- _TASK OBJECTIVE_: Continue the remembrance of Orin Wechsberg's theater career below, picking up right after its final sentence.

━━━━━ TEXT SECTION ━━━━━

50th Anniversary: Orin Wechsberg

Truly missed, but never forgotten

Orin Wechsberg


I met both Orin and Greg at UF in the fall of 1970 in the theatre department. Now this was a University Theatre Department, so you were expected to do everything. Orin never willingly tried out for any play. He hated acting. But he put up with acting for the chance to direct. Orin always did what he had to do to be able to do what he wanted to do.

Directing opportunities for undergraduates were few, so in early 1972, Orin produced and directed a show on campus independent of the theatre department. The show was Parade, a mime/ballet originally conceived by Jean Cocteau in 1917, music by Eric Satie, with sets and costumes by Pablo Picasso. But this was not your grandfather’s Parade. This was Orin’s vision. He scrapped Satie’s music and had high school friend David Darlington (3 time Grammy Award winner) to write an original score. He also cut the vignette of the tap dancing girl and put me in as a mime, a brilliant move.  

Most of 1972 Orin was working with Greg, Mary, Kerry, Bruce, and Marilyn to get the Hippodrome off the ground at the same time I was starting Bacchus Productions. The first main stage show at the Hippodrome was an evening of one acts. Marilyn and I played rats and Greg was a baby in a crib in Israel Horowitz’s Rats. Orin kept himself busy with sets so he wouldn’t have to act. The first full-length production was the Odd Couple and Orin couldn’t dodge the bullet any longer, he was one of the poker buddies. But it wouldn’t be long before he got his chance to direct. When it was Orin’s turn he directed Ionesco’s Exit the King. Gainesville was not ready for this show.  

Orin parted ways with the Hippodrome and was now ready to move ahead with an idea we had been talking about for some time. Orin wanted to direct a production of Waiting For Godot. Bacchus Productions would produce with Dan Jesse and Rusty Salling as Vladimir and Estragon.  

Orin’s concept was to punch up the comedy in Godot, giving Dan and Rusty free range to play with the characters. He cut some of the girth out of the show and picked up the pacing. All of the pauses and “long” pauses that were stage directions in the show were still there, but the overall tempo was increased. At one rehearsal, Dan and Rusty started playing around, using heavy Southern dialects to play the parts. Orin and I were cracking up and Orin said, “keep it.” The show eventually was awarded a Humanities grant to tour Florida State prisons in 1974 and received national recognition.

━━━━━ MATERIAL SUPPLIED ━━━━━

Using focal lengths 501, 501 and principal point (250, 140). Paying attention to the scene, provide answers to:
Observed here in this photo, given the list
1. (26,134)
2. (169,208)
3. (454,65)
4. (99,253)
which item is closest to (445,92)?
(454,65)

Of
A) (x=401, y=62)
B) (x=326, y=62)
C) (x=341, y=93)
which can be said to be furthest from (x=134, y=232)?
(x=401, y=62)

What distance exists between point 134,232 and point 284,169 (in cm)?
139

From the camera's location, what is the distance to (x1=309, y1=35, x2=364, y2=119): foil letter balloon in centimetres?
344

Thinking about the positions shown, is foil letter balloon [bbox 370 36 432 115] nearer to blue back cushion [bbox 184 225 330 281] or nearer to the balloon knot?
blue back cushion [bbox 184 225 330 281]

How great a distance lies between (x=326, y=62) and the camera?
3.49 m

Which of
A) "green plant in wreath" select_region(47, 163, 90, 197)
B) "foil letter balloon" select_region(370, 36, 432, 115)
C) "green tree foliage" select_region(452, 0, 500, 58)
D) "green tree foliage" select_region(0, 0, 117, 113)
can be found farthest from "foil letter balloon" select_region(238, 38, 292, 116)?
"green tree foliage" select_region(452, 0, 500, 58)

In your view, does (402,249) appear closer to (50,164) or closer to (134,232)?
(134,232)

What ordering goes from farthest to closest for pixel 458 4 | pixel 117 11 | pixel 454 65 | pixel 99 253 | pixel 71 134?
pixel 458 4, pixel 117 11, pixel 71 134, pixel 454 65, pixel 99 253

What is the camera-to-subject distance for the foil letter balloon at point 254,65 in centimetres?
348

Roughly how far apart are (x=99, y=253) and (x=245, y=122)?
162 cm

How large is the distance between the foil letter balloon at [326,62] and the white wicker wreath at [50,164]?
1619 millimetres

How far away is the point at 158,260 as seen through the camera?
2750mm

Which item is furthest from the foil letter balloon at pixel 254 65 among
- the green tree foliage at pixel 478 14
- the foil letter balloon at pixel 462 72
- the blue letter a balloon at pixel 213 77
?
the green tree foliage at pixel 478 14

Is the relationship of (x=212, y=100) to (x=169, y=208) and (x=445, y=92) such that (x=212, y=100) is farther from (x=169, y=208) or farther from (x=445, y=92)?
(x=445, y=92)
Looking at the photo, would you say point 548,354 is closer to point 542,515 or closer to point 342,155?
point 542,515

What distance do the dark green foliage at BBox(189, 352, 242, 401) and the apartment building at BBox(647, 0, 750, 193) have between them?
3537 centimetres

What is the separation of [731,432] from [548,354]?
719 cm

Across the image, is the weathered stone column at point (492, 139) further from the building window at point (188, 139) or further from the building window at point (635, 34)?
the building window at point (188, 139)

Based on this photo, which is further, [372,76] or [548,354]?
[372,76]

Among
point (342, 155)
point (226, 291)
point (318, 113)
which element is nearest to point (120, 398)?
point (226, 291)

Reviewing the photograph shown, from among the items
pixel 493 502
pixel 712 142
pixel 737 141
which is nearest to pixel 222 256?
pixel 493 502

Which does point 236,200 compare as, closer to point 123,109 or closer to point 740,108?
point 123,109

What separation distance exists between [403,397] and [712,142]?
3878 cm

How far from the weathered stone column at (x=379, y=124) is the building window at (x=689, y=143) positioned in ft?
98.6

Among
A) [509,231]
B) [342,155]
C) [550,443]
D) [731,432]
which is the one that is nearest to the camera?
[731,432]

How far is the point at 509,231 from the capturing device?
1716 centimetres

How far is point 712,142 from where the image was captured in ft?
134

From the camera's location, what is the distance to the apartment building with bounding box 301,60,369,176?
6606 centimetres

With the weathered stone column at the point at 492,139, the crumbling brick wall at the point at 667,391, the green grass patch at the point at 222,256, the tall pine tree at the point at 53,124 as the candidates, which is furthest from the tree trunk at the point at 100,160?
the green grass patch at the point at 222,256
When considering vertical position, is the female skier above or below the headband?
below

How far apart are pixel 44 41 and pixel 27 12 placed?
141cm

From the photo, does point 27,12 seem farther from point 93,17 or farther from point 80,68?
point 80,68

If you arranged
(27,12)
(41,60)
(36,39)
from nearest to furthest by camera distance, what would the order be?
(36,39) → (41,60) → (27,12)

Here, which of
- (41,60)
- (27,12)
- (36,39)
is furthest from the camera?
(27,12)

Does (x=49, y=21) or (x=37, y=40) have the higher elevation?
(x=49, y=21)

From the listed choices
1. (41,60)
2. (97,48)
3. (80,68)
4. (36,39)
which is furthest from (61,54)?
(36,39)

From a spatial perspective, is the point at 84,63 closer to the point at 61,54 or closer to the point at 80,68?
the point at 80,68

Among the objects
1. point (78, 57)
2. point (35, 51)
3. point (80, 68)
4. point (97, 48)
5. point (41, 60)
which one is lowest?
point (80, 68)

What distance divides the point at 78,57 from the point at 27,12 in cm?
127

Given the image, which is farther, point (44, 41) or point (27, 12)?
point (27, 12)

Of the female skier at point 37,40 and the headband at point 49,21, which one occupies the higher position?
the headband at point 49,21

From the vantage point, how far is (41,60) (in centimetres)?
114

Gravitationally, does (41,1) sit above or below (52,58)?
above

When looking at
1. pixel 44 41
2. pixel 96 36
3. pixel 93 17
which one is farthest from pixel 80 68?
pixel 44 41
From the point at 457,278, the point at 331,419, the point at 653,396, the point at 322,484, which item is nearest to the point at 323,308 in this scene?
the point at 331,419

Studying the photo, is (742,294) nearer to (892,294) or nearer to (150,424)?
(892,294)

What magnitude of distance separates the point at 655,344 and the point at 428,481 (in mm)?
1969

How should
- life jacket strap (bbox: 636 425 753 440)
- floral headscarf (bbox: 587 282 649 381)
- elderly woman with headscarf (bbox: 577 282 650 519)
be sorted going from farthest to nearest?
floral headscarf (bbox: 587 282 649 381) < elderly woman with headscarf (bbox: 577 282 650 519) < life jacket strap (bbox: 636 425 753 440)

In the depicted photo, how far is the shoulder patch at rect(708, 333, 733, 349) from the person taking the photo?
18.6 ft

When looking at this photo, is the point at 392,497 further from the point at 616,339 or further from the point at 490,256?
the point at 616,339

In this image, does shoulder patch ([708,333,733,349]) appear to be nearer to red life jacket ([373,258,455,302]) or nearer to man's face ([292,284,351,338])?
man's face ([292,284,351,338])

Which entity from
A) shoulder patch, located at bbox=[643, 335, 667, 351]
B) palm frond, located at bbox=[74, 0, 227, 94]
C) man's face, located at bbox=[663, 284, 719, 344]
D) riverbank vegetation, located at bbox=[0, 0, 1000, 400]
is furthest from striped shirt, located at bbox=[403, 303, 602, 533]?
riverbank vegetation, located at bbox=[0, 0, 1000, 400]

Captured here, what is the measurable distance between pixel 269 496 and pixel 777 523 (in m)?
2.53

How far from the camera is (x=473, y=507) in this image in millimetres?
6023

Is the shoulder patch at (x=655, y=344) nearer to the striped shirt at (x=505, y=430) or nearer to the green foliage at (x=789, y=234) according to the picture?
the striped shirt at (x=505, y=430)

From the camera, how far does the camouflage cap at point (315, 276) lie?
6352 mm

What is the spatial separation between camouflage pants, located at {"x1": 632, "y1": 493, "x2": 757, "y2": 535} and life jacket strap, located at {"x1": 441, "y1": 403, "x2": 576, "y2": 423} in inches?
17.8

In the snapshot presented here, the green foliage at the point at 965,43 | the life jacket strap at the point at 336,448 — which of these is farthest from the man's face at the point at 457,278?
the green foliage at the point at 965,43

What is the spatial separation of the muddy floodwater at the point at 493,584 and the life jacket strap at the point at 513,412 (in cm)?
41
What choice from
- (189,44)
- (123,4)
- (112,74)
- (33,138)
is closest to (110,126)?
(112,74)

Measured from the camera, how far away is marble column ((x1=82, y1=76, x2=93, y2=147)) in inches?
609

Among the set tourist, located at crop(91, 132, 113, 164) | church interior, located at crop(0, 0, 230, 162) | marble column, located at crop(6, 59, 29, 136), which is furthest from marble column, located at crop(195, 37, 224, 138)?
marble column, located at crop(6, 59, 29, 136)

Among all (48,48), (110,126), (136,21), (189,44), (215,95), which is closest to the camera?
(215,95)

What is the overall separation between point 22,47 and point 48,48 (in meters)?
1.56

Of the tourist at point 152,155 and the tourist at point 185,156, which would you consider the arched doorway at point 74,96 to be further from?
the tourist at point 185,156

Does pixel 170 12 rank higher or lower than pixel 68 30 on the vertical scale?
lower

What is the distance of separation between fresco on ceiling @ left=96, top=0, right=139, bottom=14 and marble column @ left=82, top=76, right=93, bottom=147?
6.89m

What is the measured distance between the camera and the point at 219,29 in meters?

━━━━━
━━━━━ MATERIAL SUPPLIED ━━━━━

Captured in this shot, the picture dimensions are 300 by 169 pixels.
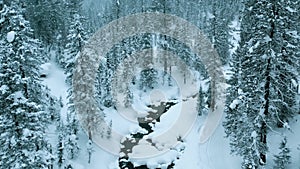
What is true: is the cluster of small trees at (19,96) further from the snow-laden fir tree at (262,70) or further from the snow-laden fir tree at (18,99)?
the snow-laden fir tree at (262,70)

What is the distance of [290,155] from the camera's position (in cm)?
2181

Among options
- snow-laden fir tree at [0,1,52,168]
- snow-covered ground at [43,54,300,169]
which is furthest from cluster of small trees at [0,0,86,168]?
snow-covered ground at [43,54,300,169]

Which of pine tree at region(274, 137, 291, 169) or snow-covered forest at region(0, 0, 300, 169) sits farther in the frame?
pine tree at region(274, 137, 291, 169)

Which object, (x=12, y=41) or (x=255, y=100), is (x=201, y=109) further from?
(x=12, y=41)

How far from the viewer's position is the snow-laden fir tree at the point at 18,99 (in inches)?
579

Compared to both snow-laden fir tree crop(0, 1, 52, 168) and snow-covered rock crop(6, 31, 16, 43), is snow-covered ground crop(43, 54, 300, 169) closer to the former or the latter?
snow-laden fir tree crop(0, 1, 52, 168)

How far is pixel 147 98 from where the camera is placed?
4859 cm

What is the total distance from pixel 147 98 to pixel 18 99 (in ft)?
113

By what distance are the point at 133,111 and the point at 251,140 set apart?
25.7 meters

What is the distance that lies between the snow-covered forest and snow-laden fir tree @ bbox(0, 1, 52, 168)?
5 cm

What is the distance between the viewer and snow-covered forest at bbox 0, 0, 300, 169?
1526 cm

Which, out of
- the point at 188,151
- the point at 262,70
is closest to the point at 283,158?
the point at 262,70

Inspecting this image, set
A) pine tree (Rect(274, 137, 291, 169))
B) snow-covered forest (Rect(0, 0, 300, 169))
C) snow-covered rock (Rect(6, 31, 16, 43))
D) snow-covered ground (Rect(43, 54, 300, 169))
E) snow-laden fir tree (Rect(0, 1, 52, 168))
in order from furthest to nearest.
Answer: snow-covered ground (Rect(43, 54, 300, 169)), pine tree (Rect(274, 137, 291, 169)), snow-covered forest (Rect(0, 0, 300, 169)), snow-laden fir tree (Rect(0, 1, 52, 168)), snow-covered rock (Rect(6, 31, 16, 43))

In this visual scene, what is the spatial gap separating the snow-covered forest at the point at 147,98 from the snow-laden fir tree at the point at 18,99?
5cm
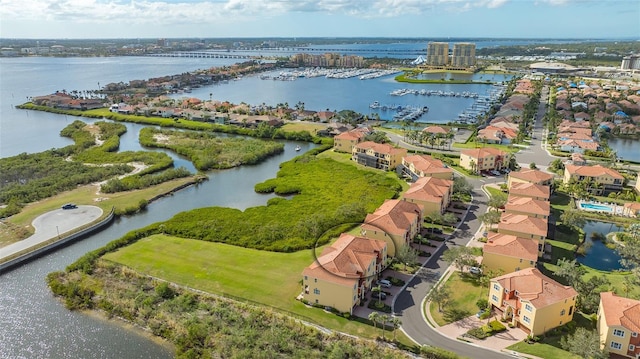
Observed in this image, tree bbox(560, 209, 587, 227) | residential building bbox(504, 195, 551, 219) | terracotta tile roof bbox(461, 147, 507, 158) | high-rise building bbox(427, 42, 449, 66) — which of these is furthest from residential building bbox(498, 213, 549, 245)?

━━━━━
━━━━━ MATERIAL SUPPLIED ━━━━━

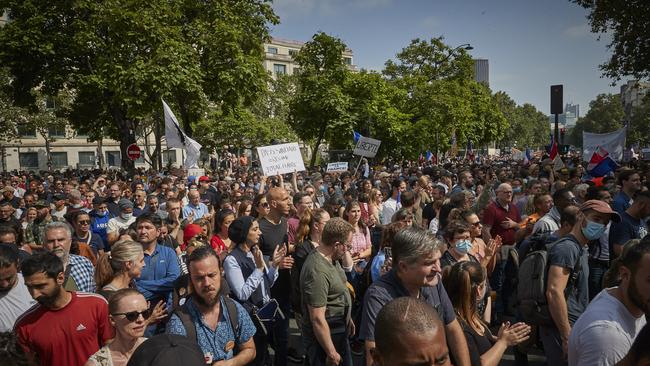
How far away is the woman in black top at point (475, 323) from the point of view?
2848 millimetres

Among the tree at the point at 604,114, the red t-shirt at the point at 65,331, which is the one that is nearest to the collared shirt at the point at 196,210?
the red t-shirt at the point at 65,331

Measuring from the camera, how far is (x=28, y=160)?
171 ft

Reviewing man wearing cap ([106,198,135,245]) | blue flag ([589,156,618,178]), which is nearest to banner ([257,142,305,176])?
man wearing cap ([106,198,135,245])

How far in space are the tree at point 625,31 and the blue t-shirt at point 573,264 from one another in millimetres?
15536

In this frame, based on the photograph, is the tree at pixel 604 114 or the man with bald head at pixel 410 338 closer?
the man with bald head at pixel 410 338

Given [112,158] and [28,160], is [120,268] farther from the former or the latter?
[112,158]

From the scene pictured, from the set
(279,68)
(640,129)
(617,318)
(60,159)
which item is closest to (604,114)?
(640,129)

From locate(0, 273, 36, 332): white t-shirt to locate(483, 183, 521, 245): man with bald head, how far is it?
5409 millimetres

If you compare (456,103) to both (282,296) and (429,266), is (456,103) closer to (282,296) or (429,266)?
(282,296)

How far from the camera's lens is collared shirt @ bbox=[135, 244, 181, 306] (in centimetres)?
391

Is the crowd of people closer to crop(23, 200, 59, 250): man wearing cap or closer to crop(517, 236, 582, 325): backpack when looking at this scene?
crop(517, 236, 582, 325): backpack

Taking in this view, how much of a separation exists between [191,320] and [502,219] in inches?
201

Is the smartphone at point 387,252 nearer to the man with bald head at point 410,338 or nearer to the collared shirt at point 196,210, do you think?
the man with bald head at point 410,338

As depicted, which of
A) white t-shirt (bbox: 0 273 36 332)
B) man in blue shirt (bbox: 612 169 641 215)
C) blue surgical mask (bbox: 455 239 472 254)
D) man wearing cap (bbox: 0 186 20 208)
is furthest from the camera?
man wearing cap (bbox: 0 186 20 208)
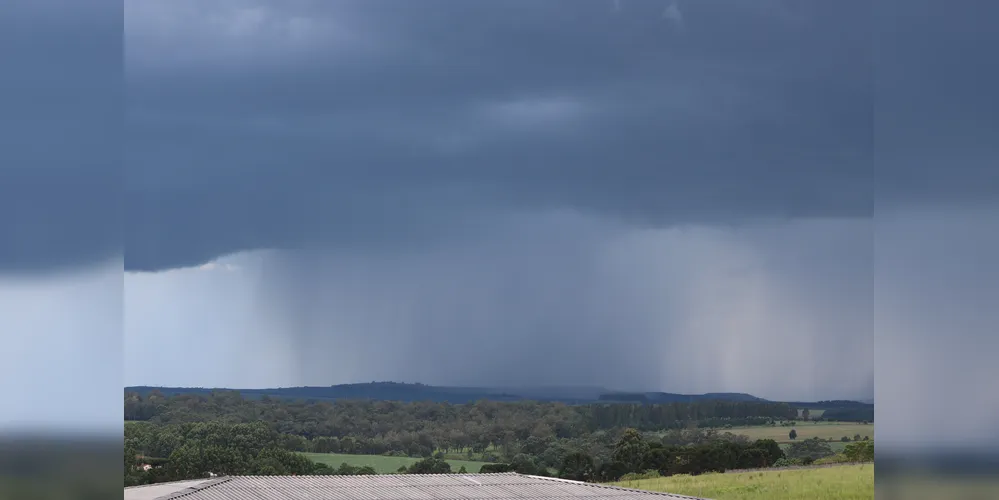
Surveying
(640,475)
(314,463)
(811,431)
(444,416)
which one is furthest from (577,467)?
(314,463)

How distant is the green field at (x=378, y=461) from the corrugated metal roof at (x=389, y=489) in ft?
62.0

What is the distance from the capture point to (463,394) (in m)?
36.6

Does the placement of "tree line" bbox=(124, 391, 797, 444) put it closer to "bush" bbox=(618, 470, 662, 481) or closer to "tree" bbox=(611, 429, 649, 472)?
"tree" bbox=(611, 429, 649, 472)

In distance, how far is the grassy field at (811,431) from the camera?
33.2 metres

━━━━━

- _TASK RESULT_:
By the end of the tour, Orin was in New York City. 8 months later we were sharing a railroad apartment on Bedford Street in the Village. He wanted me in NYC – not for a theatrical endeavor or a film project – but to pedal plants. We would fly to Miami and rent a 24 foot Ryder truck and drive down to Homestead, fill the truck up with plants and drive non-stop to NYC selling plants to the shops in the Flower District on 28th Street. On the long drive back to the city we would talk endlessly about projects we would love to undertake.

In 1976, we moved to 42 Jane Street in the West Village. Later that year Dan, Rusty, Janice Sizemore, and Janis Teitler moved into an apartment at 31 Jane Street. The Godot production team was in NY, but we found it impossible to get any theaters interested. It seems that at any given time there was already a production of Godot running somewhere in the city. 

After graduating from NYU Film School, Orin’s first film Starlight won “Best Feature” at the  International Children’s Film Festival in 1988 and was picked up by Disney. My wife and I had a small cameo in the film that was shot in 1984 and released in 1988. It was the first film Riki Lake was in. From the early 80’s to 1992, he freelanced, working as camera operator and director for commercial film projects. I worked as talent on a 10 second Dellwood Dairy commercial that ran 4 years in the tri-state area. From 1992-2004, Orin was the Managing Director of Grey Interactive. Orin made a good chunk of change when the firm was sold, and he did some more freelancing and investing.

There are so many memories I have of Orin. From Bedford St. to Jane St. to the loft on East 4th Street; The piano mover, My Diners Club Card, The Clam Broth House in Hoboken, Sheep’s Head Bay, King Plaza Macy’s, Alternate side of the street parking, Meeting Al Goldstein, How Orin got me my SAG Card and fudged my salary so I could get insurance.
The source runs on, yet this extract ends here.